Pendapat Soepomo mengenai Cita Negara Integralistik ini disetujui oleh


Rapat Besar BPUPKI pada tanggal 14 Juli 1945. Cita Negara Indonesia yang oleh
Soepomo diberi nama Cita “Negara Kesatuan” itu kemudian dituangkan dalam
pokok pikiran pertama Pembukaan UUD 1945.

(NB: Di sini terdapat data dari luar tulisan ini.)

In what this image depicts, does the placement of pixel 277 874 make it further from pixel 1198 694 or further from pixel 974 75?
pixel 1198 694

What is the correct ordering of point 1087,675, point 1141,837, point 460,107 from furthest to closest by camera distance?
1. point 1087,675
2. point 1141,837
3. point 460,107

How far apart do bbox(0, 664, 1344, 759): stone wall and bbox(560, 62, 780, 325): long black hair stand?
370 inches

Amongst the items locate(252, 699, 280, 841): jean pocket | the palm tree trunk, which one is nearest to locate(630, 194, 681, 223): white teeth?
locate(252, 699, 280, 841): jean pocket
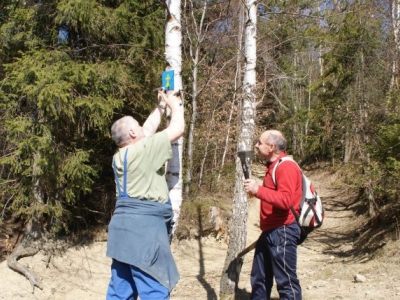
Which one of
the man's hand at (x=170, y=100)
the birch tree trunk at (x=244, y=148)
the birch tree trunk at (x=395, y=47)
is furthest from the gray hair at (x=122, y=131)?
the birch tree trunk at (x=395, y=47)

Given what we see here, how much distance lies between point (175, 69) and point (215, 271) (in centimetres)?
556

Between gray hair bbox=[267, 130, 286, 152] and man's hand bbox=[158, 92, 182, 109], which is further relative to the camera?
gray hair bbox=[267, 130, 286, 152]

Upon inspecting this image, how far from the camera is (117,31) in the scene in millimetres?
8523

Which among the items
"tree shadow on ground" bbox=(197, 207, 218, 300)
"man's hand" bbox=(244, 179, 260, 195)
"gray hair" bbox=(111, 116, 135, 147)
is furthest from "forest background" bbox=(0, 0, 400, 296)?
"gray hair" bbox=(111, 116, 135, 147)

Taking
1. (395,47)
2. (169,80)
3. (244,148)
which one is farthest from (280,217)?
(395,47)

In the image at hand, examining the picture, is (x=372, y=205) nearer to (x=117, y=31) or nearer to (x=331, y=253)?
(x=331, y=253)

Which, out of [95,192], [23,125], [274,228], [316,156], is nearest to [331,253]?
[95,192]

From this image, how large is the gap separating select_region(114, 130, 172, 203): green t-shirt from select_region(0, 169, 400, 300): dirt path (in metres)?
3.48

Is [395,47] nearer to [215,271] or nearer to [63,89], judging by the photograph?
[215,271]

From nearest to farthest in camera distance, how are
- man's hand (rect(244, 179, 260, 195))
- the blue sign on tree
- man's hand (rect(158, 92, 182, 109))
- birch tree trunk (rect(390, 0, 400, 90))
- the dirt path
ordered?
1. man's hand (rect(158, 92, 182, 109))
2. man's hand (rect(244, 179, 260, 195))
3. the blue sign on tree
4. the dirt path
5. birch tree trunk (rect(390, 0, 400, 90))

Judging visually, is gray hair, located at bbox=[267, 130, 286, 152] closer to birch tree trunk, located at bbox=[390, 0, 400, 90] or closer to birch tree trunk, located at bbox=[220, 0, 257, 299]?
birch tree trunk, located at bbox=[220, 0, 257, 299]

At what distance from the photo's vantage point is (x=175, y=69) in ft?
15.0

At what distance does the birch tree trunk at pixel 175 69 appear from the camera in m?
4.46

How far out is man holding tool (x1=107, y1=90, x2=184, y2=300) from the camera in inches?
119
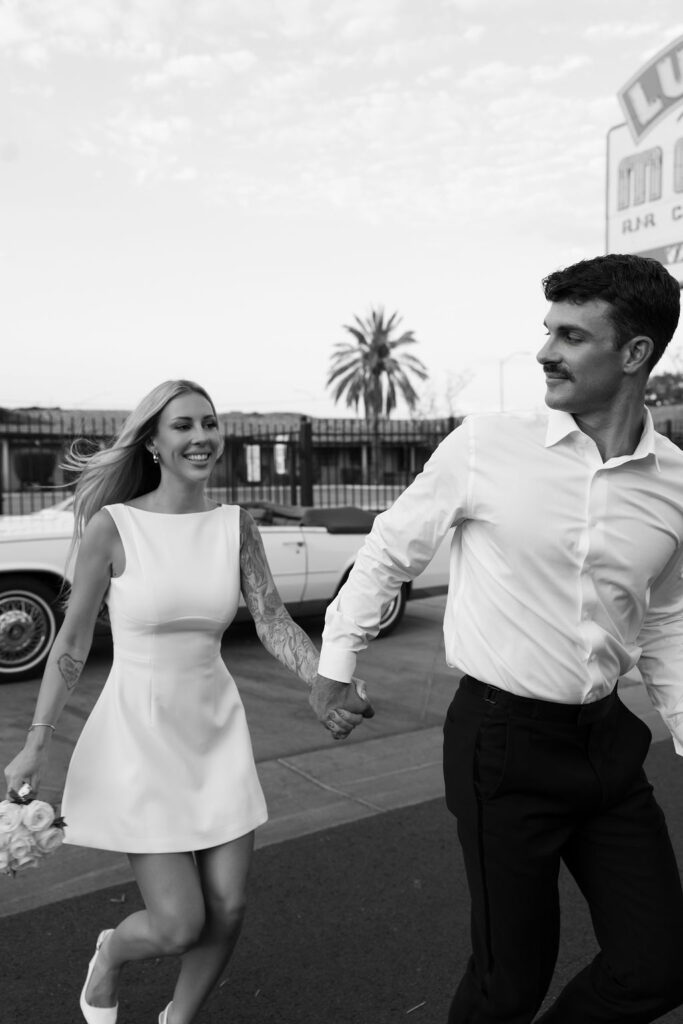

A. Hamid S. Attamimi berpendapat bahwa sebaiknya untuk selanjutnya
tidak lagi digunakan istilah “Cita Negara Integralistik” atau “Cita Negara
Totaliter” yang untuk beberapa orang dapat mengandung salah paham,
melainkan “cita negara kekeluargaan” atau “cita negara kesatuan”, oleh
karena Soepomo sendiri mempersamakan arti istilah-istilah tersebut dan
menggunakan secara bergantian.

7
H. Lembaga-lembaga Negara Lainnya
Menurut Prayudi Admosudirdjo, kekuasaan negara atau dengan istilah
susunan penguasa negara adalah sebagai berikut:
1. Penguasa konstitutif = MPR;
2. Penguasa legilatif = Presiden + DPR;
3. Penguasa eksekutif = Pemerintah = Presiden (dengan dibantu oleh pejabat-
pejabat pemerintah);
4. Penguasa administratif = Administrator Negara = Presiden (dengan mengepalai
Administrasi Negara);
5. Penguasa militer = Presiden, dengan membawahi Angkatan Perang;
6. Penguasa yudikatif = MA, dengan membawahi aparatur peradilan (Korsa
Hakim);
7. Penguasa inspektif = BPK.
Bahwa sesuai dengan sistem pemerintahan Negara Republik Indonesia
seperti yang tertulis dalam Penjelasan UUD 1945, maka lembaga-lembaga negara
dalam perundang-undangan adalah Presiden dengan persetujuan DPR, dalam arti
Presiden sebagai pembentuk UU, sedangkan DPR berfungsi memberikan
persetujuan bagi setiap RUU yang diajukan oleh Pemerintah (Presiden). Selain
itu, tunduknya setiap warga negara terhadap suatu UU dilandasi suatu
pemahaman bahwa UU itu merupakan hasil dari lembaga legislatif (Presiden)
dengan persetujuan wakil-wakil rakyat.